By James Wallace Harris, Monday, November 17, 2014
Birdman is an intense multiplex examination of acting, and you need to remember there are two unseen actors – the reality you watching from the theater seat, and the fantasy you that watches from inside your head. Birdman depends the participation of both your personalities to tell its story. We’re all at least two people, and a good actor will play a character as one person, but a great actor will play the character as normal human with its dual natures.
Michael Keaton has gotten a great deal of attention for Birdman, which comes with a subtitle, “The Unexpected Virtue of Ignorance.” Whether or not that subtitle is useful in explaining some of the mysteries of this movie is still a mystery to me. Keaton plays Riggan, a clichéd down-on-his-luck movie star, with estranged wife and daughter, trying to resurrect his ego to fame and family by directing himself in a Broadway play of Raymond Carver’s famous literary short story, “What Do We Talk About When We Talk About Love.” Riggan had previous acclaim and wealth in Hollywood playing the superhero Birdman three times, but refused to come back to the role a fourth time. Of course, Keaton played Batman, and Batman Returns, and since we haven’t seen much of him lately, Birdman feels autobiographical in the sense that we know Keaton doesn’t need much rehearsing to get into character. Keaton is absolutely perfect for Riggan.

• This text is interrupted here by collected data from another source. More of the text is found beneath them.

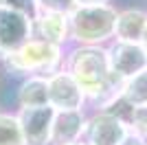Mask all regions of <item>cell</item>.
Listing matches in <instances>:
<instances>
[{
  "instance_id": "cell-3",
  "label": "cell",
  "mask_w": 147,
  "mask_h": 145,
  "mask_svg": "<svg viewBox=\"0 0 147 145\" xmlns=\"http://www.w3.org/2000/svg\"><path fill=\"white\" fill-rule=\"evenodd\" d=\"M57 60H59L57 44H51L46 40H29L16 53H9L7 62L16 70H44L53 68Z\"/></svg>"
},
{
  "instance_id": "cell-4",
  "label": "cell",
  "mask_w": 147,
  "mask_h": 145,
  "mask_svg": "<svg viewBox=\"0 0 147 145\" xmlns=\"http://www.w3.org/2000/svg\"><path fill=\"white\" fill-rule=\"evenodd\" d=\"M31 20L26 13L0 7V53H16L22 44L29 42Z\"/></svg>"
},
{
  "instance_id": "cell-5",
  "label": "cell",
  "mask_w": 147,
  "mask_h": 145,
  "mask_svg": "<svg viewBox=\"0 0 147 145\" xmlns=\"http://www.w3.org/2000/svg\"><path fill=\"white\" fill-rule=\"evenodd\" d=\"M110 70L117 77H134L147 68V51L138 42H121L108 55Z\"/></svg>"
},
{
  "instance_id": "cell-2",
  "label": "cell",
  "mask_w": 147,
  "mask_h": 145,
  "mask_svg": "<svg viewBox=\"0 0 147 145\" xmlns=\"http://www.w3.org/2000/svg\"><path fill=\"white\" fill-rule=\"evenodd\" d=\"M117 13L105 5H81L70 13V26L81 42H101L114 31Z\"/></svg>"
},
{
  "instance_id": "cell-11",
  "label": "cell",
  "mask_w": 147,
  "mask_h": 145,
  "mask_svg": "<svg viewBox=\"0 0 147 145\" xmlns=\"http://www.w3.org/2000/svg\"><path fill=\"white\" fill-rule=\"evenodd\" d=\"M68 31V18L66 13L61 11H46L40 18V33L46 42L51 44H59L64 37H66Z\"/></svg>"
},
{
  "instance_id": "cell-21",
  "label": "cell",
  "mask_w": 147,
  "mask_h": 145,
  "mask_svg": "<svg viewBox=\"0 0 147 145\" xmlns=\"http://www.w3.org/2000/svg\"><path fill=\"white\" fill-rule=\"evenodd\" d=\"M70 145H77V143H70Z\"/></svg>"
},
{
  "instance_id": "cell-1",
  "label": "cell",
  "mask_w": 147,
  "mask_h": 145,
  "mask_svg": "<svg viewBox=\"0 0 147 145\" xmlns=\"http://www.w3.org/2000/svg\"><path fill=\"white\" fill-rule=\"evenodd\" d=\"M73 77L79 84L81 92L101 95L110 86V62L108 55L99 48H81L73 57Z\"/></svg>"
},
{
  "instance_id": "cell-15",
  "label": "cell",
  "mask_w": 147,
  "mask_h": 145,
  "mask_svg": "<svg viewBox=\"0 0 147 145\" xmlns=\"http://www.w3.org/2000/svg\"><path fill=\"white\" fill-rule=\"evenodd\" d=\"M132 123L141 134L147 136V106H141V108H134L132 112Z\"/></svg>"
},
{
  "instance_id": "cell-6",
  "label": "cell",
  "mask_w": 147,
  "mask_h": 145,
  "mask_svg": "<svg viewBox=\"0 0 147 145\" xmlns=\"http://www.w3.org/2000/svg\"><path fill=\"white\" fill-rule=\"evenodd\" d=\"M55 119V108L51 106H37L24 108L20 115V127L24 134V143L29 145H44L51 139V127Z\"/></svg>"
},
{
  "instance_id": "cell-8",
  "label": "cell",
  "mask_w": 147,
  "mask_h": 145,
  "mask_svg": "<svg viewBox=\"0 0 147 145\" xmlns=\"http://www.w3.org/2000/svg\"><path fill=\"white\" fill-rule=\"evenodd\" d=\"M127 136L123 121L114 115H99L88 125V143L90 145H119Z\"/></svg>"
},
{
  "instance_id": "cell-19",
  "label": "cell",
  "mask_w": 147,
  "mask_h": 145,
  "mask_svg": "<svg viewBox=\"0 0 147 145\" xmlns=\"http://www.w3.org/2000/svg\"><path fill=\"white\" fill-rule=\"evenodd\" d=\"M75 2H79V5H101L105 0H75Z\"/></svg>"
},
{
  "instance_id": "cell-14",
  "label": "cell",
  "mask_w": 147,
  "mask_h": 145,
  "mask_svg": "<svg viewBox=\"0 0 147 145\" xmlns=\"http://www.w3.org/2000/svg\"><path fill=\"white\" fill-rule=\"evenodd\" d=\"M0 145H24V134L16 117L0 115Z\"/></svg>"
},
{
  "instance_id": "cell-18",
  "label": "cell",
  "mask_w": 147,
  "mask_h": 145,
  "mask_svg": "<svg viewBox=\"0 0 147 145\" xmlns=\"http://www.w3.org/2000/svg\"><path fill=\"white\" fill-rule=\"evenodd\" d=\"M119 145H143V141L136 139V136H125V139H123Z\"/></svg>"
},
{
  "instance_id": "cell-7",
  "label": "cell",
  "mask_w": 147,
  "mask_h": 145,
  "mask_svg": "<svg viewBox=\"0 0 147 145\" xmlns=\"http://www.w3.org/2000/svg\"><path fill=\"white\" fill-rule=\"evenodd\" d=\"M84 92L73 75H55L49 79V103L59 110H77Z\"/></svg>"
},
{
  "instance_id": "cell-13",
  "label": "cell",
  "mask_w": 147,
  "mask_h": 145,
  "mask_svg": "<svg viewBox=\"0 0 147 145\" xmlns=\"http://www.w3.org/2000/svg\"><path fill=\"white\" fill-rule=\"evenodd\" d=\"M125 101L132 106V108H141V106H147V68L141 70L138 75L129 77V81L125 84Z\"/></svg>"
},
{
  "instance_id": "cell-9",
  "label": "cell",
  "mask_w": 147,
  "mask_h": 145,
  "mask_svg": "<svg viewBox=\"0 0 147 145\" xmlns=\"http://www.w3.org/2000/svg\"><path fill=\"white\" fill-rule=\"evenodd\" d=\"M84 130V117L77 110H59L55 112L53 127H51V141L55 145H70Z\"/></svg>"
},
{
  "instance_id": "cell-16",
  "label": "cell",
  "mask_w": 147,
  "mask_h": 145,
  "mask_svg": "<svg viewBox=\"0 0 147 145\" xmlns=\"http://www.w3.org/2000/svg\"><path fill=\"white\" fill-rule=\"evenodd\" d=\"M37 2H40L46 11H61V13H66L68 9H73L75 0H37Z\"/></svg>"
},
{
  "instance_id": "cell-17",
  "label": "cell",
  "mask_w": 147,
  "mask_h": 145,
  "mask_svg": "<svg viewBox=\"0 0 147 145\" xmlns=\"http://www.w3.org/2000/svg\"><path fill=\"white\" fill-rule=\"evenodd\" d=\"M33 2H35V0H0V7L16 9V11H22V13H26V16H29Z\"/></svg>"
},
{
  "instance_id": "cell-10",
  "label": "cell",
  "mask_w": 147,
  "mask_h": 145,
  "mask_svg": "<svg viewBox=\"0 0 147 145\" xmlns=\"http://www.w3.org/2000/svg\"><path fill=\"white\" fill-rule=\"evenodd\" d=\"M145 26L147 16L141 11H123L117 16V22H114V31L121 42H141Z\"/></svg>"
},
{
  "instance_id": "cell-20",
  "label": "cell",
  "mask_w": 147,
  "mask_h": 145,
  "mask_svg": "<svg viewBox=\"0 0 147 145\" xmlns=\"http://www.w3.org/2000/svg\"><path fill=\"white\" fill-rule=\"evenodd\" d=\"M141 42H143V48L147 51V26H145V31H143V37H141Z\"/></svg>"
},
{
  "instance_id": "cell-12",
  "label": "cell",
  "mask_w": 147,
  "mask_h": 145,
  "mask_svg": "<svg viewBox=\"0 0 147 145\" xmlns=\"http://www.w3.org/2000/svg\"><path fill=\"white\" fill-rule=\"evenodd\" d=\"M20 103L24 108H37V106H49V81L44 79H29L22 90H20Z\"/></svg>"
}]
</instances>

Birdman is all about acting. It’s also about Broadway, and reminds me of All About Eve, The Sweet Smell of Success, and most especially All That Jazz, which when you think about it, gives the impression that doing a Broadway play requires actors to live at the event horizon of insanity. Keaton’s Riggan is certainly unstable, a man psychological crushed by a character he can’t escape playing, that now haunts him as his alter-ego. Riggan is desperate to find success, fame and love again, all the while tortured by his current failure as an actor, father and husband.
Like I said, Birdman is all about acting. Michael Keaton plays roles, within roles, within roles, until until we forget all about Michael Keaton, and feel like the man on the screen is truly insane. Throughout the film we see Riggan perform what appears to be superpowers of Birdman as if they were real, only later to discover we were watching Riggan’s fantasy POV. The movie is filmed in what appears to be one long continuous take, which increases the manic intensity of the characters. Keaton is joined by Edward Norton who plays Mike, an over-the-top method actor who antagonizes all the actors to go completely into character, and pushes Riggan into constantly upping his performance. Throughout the story, the two reverb off of each other until their characters are insane frenzies of feedback.
The women of the story anchor the two men to reality. Amy Ryan plays Riggan’s ex-wife Sylvia who’s unflinching compassion gives us hope she can bring Birdman down to Earth. Even his resentful daughter Sam, played by Emma Stone, the cause of much of Riggan’s emotional distress comes to connect closely with him in the end. Yet, the ending of this movie is baffling unless you see that we’re all two people – a real person and a fantasy person.
The whole play within a film is rather baffling too. Why Raymond Carver? I went and read “What Do We Talk About When We Talk About Love” after seeing Birdman, but it has provided no insight. Michael Keaton’s performance is a tour de force. Birdman is an intense roller-coaster ride of acting and emotion. Yet, does it say anything about love? There are all kinds of relationships in Birdman, but I never felt they were the focus of the story, and I think Raymond Carver is just as peripheral. Ultimately, I think Birdman is really about acting, and what acting does to people. The trouble is, and I hope it isn’t true – Birdman tells us that great acting requires an all-consuming psychic toll.
In the end we forget Michael Keaton, because he’s become Riggan, who has forgotten himself and become Birdman. But who are we, the audience in the end? The realistic you will see a different ending than the fantasy you, but think about what the fantasy you wants to believe in the end, and why. In the end, we’re all actors and actresses.